Remember when Jones Soda (NASDAQ:JSDA) was cool?

You have to go back to early last year, when it hooked up with National Beverage (NASDAQ:FIZZ) to create a wider distribution. The stock was rocking.

The fizz has gone flat in recent quarters, and yesterday's second-quarter report isn't going to carbonate the shares anytime soon.

Gross revenue grew by 6% to $14 million during the quarter, but $2.3 million in promotional allowances and slotting fees to get the company’s new product onto retailer shelves crushed net revenue, which fell by 10% to $11.7 million. The edgy soda company posted a loss of $0.10 a share, after breaking even a year ago.

Wall Street was braced for just a $0.07-per-share deficit on a 10% spike in net revenue. Investors must be used to having their hearts crushed every three months; Jones has now missed analyst earnings estimates in each of the past six quarters.

How can Wall Street overshoot the company's prospects so consistently?
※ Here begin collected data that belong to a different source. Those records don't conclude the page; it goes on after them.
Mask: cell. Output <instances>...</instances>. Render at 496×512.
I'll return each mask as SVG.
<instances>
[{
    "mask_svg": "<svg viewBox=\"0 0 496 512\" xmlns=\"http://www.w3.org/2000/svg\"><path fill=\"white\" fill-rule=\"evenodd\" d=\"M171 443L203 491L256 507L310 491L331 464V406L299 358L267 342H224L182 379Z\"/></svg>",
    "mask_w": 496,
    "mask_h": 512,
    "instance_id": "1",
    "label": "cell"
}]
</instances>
Are the pros simply underestimating the high costs that bottlers incur in acquiring retailer selling space, or are they overestimating the potential reach of Jones?

Jones Soda bottles may sell briskly at your local Panera (NASDAQ:PNRA), but that didn't stop Starbucks (NASDAQ:SBUX) from giving them the boot last year. Jones may be able to squeeze its 24c vitamin-drink mixes into Whole Foods (NASDAQ:WFMI), but Wal-Mart (NYSE:WMT) still discontinued the company's 16-ounce cans and bottle four-packs.

Reality has been a bruiser here. The rollout of canned sodas is cannibalizing the higher-priced bottled product in some markets. Even this year's introduction of more mainstream lemon-lime and cola flavors has done little to pick up overall sales.

The next arrow in the company’s quiver -- and perhaps its last -- is Jones Gaba, a new energy-drink line that claims to increase mental focus. Gaba should be out by year's end. Let's hope that the executives drink cases of the stuff between now and then, because mental focus is about the only thing that can get Jones Soda back on track.

Can one drink make a company? Of course. Where would Hansen Natural (NASDAQ:HANS) be without Monster? However, there have been more monsters than Monsters lurking under Jones shareholders' beds. Gaba, don't fail it now.